Creation of a library of transposon mutants in L. interrogans by conjugation requires a filtration unit, as shown in Figure 1. We recovered 100-200 transconjugants from each mating.

The transposon insertion site is identified in each mutant by sequencing the PCR product generated by semi-random PCR that targets the end of the transposon and adjacent host sequences15 (Figure 2A). An example of results of the semi-random PCR is shown in Figure 2B. In most cases a dominant amplicon will be observed when the Deg1 and Tnk1 primers are used for the first round of PCR and the Tag and TnkN1 for the second round. However, due to the low specificity of the pentameric sequence (…N10GATAT-3') at the 3' end of the Deg1 primer, this primer will anneal at multiple locations throughout the leptospiral genome. If these sites are present near the transposon end, multiple PCR products may be obtained. When multiple amplicons are generated, they can be purified together from the PCR mix and sequenced directly; gel purification of each amplicon is not necessary because they will all contain the same sequence downstream of where TnkN1 primer anneals. On the other hand, PCR may fail if the nearest copy of the sequence targeted by the Deg1 primer is located at a great distance from the transposon end. If no PCR products are detected, the first round of semi-random PCR can be repeated with the Deg1 primer and Tnk2 primer, which targets the opposite end of the transposon. In this case TnkN2 and Tag would be used for the second round; the amplicon would be sequenced with the TnkN2 primer (Figure 2B). Alternatively, the first round of PCR can be done with the Deg2 primer, whose 3' end (…N10TCTT-3') targets a four- rather than a five-nucleotide sequence. Four different sets of primers can be used for the first round of PCR (PCR #1): Tnk1+Deg1, Tnk1+Deg2, Tnk2+Deg1, Tnk2+Deg2. When one set of primers does not work, use another set. If this second set also fails, use another one and so on. Spontaneous kanamycin resistant mutants are very rare, and arise at a frequency of <10-10 34.

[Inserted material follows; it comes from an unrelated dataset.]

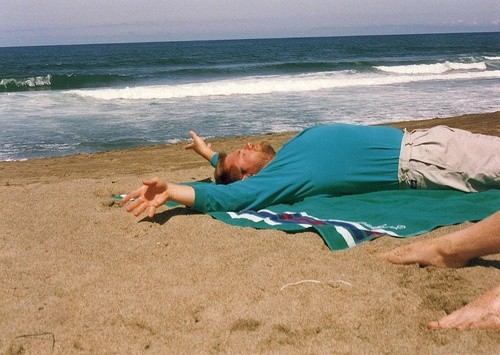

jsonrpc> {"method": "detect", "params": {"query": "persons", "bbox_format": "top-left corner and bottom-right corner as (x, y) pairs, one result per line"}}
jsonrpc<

During the preparation of genomic libraries (Figure 4), a couple of steps can be verified. Shearing the DNA by sonication should be confirmed by electrophoresis of an aliquot in an agarose gel (Figure 5). When DNA is sheared correctly, DNA fragments ranging from 200 to 600 bp will form a smear in a 2% agarose gel. Before sending libraries for high-throughput sequencing, the generation of PCR products by nested PCR reactions must to be confirmed by agarose gel electrophoresis (Figure 6).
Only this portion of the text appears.